Before I left school, I saw a career advisor, and I expressed my desire to teach young children. I was advised to go into hair and beauty instead. Even today the thought of teaching young children scares me. I keep thinking that I am not smart enough, I don’t know anything to teach them. So, I have made learning my life- long friend. I study hard, but then I take a few days off and everything is forgotten. If I have deadlines at college or university, I have to study day and night non- stop until I finish everything because stopping for me is not an option.
I hate having learning disabilities, so when I had my children I decided that they would only speak one language: English; have one culture: British; so as to minimise their chances of catching my learning disabilities Even with all that, my kids each display learning disabilities like mine. It breaks my heart when my kids share their school experiences; how their brain just goes blank or they cannot understand the lesson until it is over. It is a case of information-processing delayed.
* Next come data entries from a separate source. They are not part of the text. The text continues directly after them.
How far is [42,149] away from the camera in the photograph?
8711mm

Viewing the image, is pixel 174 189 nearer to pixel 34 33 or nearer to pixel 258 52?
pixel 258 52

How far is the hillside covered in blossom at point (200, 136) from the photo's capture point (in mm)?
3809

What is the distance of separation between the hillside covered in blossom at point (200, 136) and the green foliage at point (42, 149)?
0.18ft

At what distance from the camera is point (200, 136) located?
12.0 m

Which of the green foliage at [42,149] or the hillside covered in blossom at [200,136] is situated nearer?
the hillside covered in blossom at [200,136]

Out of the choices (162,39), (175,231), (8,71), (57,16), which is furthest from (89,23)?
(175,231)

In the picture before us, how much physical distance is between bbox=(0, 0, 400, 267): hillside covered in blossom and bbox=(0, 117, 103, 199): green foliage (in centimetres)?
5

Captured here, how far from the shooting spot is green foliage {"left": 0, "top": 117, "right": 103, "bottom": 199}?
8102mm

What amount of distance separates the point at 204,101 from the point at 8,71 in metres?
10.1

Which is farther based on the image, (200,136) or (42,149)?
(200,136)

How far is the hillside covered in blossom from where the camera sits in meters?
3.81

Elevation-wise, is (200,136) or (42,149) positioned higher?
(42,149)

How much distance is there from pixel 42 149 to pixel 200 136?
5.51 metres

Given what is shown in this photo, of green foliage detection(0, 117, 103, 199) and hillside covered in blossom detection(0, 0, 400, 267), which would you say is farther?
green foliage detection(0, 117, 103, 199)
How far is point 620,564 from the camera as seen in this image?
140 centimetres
I was told I might have dyslexia, but it could not be properly diagnosed because of English not being my first language. I can’t speak Portuguese anymore. I can speak French, but I cannot read or write in French. I can speak English, and I can write with the help of Grammarly apps and help from friends, I read mostly via audiobooks.
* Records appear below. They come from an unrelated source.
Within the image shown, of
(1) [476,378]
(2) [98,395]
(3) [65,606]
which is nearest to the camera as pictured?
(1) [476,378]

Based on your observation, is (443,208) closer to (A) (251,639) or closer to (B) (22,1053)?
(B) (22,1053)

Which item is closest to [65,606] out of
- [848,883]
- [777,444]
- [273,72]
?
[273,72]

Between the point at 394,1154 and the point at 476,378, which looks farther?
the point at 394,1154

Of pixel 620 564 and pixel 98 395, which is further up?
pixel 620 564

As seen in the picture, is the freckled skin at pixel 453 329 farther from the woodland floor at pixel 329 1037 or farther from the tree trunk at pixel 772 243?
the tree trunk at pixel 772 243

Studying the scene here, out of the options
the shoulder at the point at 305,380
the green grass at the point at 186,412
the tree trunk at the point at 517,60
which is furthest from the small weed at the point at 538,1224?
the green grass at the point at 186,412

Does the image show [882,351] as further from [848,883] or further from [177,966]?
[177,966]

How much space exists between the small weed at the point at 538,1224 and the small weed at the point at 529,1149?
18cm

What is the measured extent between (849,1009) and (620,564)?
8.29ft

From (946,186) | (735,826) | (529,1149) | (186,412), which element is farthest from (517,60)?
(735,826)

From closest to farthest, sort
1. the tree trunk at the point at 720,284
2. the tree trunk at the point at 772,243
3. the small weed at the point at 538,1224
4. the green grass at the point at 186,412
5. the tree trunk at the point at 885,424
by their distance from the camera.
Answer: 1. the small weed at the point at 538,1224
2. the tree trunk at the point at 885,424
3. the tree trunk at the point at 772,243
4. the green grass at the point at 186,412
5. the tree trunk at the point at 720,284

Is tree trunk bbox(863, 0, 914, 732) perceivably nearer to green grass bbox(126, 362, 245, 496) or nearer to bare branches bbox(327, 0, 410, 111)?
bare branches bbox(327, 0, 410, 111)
The International Dyslexia Society said in a report that about 700 million people have dyslexia. Having dyslexia does not stop us from pushing hard to learn. I have overcome some of my learning obstacles and continue to do so. Because of my learning disabilities, I resorted to using procrastination. I became my own internal bully: ‘I’m not good enough. I’m not going to remember anything so why bother. They are just going to fail me because I’m not academic enough.’
I left many jobs out of fear. I was fine until I was offered more responsibility that needed paperwork to be done or reports to be written or letters to prospective customers. I was afraid I would not be understood so I would run away by quitting the jobs. On the outside, it looked like I was lazy and had no interest in having a job, but on the inside, I was scared that people would laugh at me. I was scared to make mistakes that could cost the company I was working for money. I worked at Alders before they shutdown. I was a supervisor and my manager did all the paperwork, so I just did the practical stuff. I was happy until I got promoted to manager at another branch. Fear overtook me. That fear leads me to have nightmares that caused a 21-year- old with only £41 in her bank account to go to Victoria station in London and catch a coach to Leeds.
The longest job I have kept was my beauty business. I worked on my own. I slowly developed my own system of completing paperwork, and slowly got into enjoying reading and that is when I started taking online courses to study at my own pace. I have spoken to other people who procrastinate because of fear of their learning disabilities, and I believe we should help one other. This why ‘Learn Together Grow’ was born. Having learning disabilities does not have to be a hindrance, and we should inspire others to see it as an opportunity.